§ **Exercise prompt**
Copy the lines starting with the one containing "When looking at" through the last line, substituting "camera" for "viewer" and keeping everything else the same.

..............................

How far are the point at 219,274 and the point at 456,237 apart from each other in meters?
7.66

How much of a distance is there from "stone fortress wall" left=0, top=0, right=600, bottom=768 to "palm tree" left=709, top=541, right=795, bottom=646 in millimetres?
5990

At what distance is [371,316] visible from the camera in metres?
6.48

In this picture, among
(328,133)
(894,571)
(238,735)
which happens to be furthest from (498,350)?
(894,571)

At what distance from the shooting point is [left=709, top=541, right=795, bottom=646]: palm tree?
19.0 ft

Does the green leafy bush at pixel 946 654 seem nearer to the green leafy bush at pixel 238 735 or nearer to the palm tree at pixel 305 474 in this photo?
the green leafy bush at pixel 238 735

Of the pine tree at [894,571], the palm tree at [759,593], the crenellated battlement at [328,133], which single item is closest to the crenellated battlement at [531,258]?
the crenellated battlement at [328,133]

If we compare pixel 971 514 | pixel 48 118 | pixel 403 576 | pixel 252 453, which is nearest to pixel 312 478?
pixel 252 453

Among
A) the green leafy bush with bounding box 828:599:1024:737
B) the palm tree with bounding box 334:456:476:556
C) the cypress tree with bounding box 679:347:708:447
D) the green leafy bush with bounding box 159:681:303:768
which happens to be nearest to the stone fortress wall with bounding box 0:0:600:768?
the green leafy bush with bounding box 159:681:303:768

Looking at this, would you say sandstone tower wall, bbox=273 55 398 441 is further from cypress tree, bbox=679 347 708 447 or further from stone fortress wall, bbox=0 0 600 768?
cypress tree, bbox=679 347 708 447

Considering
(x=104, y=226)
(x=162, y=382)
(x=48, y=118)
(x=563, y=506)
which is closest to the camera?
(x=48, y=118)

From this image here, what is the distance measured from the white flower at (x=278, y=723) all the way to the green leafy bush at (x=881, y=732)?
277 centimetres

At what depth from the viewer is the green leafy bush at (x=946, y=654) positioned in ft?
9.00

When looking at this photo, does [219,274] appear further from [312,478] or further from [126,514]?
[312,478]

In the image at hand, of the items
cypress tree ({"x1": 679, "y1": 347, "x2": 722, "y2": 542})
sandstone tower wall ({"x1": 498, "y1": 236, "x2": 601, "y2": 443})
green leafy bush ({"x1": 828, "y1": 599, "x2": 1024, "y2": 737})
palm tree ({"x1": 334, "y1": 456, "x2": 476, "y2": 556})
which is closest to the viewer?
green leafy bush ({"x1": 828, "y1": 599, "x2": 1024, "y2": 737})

..............................

§ **Task output**
When looking at this photo, does [219,274] appear further from [312,478] or further from [126,514]?
[312,478]

In the image at hand, of the items
cypress tree ({"x1": 679, "y1": 347, "x2": 722, "y2": 542})
sandstone tower wall ({"x1": 498, "y1": 236, "x2": 601, "y2": 443})
green leafy bush ({"x1": 828, "y1": 599, "x2": 1024, "y2": 737})
palm tree ({"x1": 334, "y1": 456, "x2": 476, "y2": 556})
which is closest to the camera?
green leafy bush ({"x1": 828, "y1": 599, "x2": 1024, "y2": 737})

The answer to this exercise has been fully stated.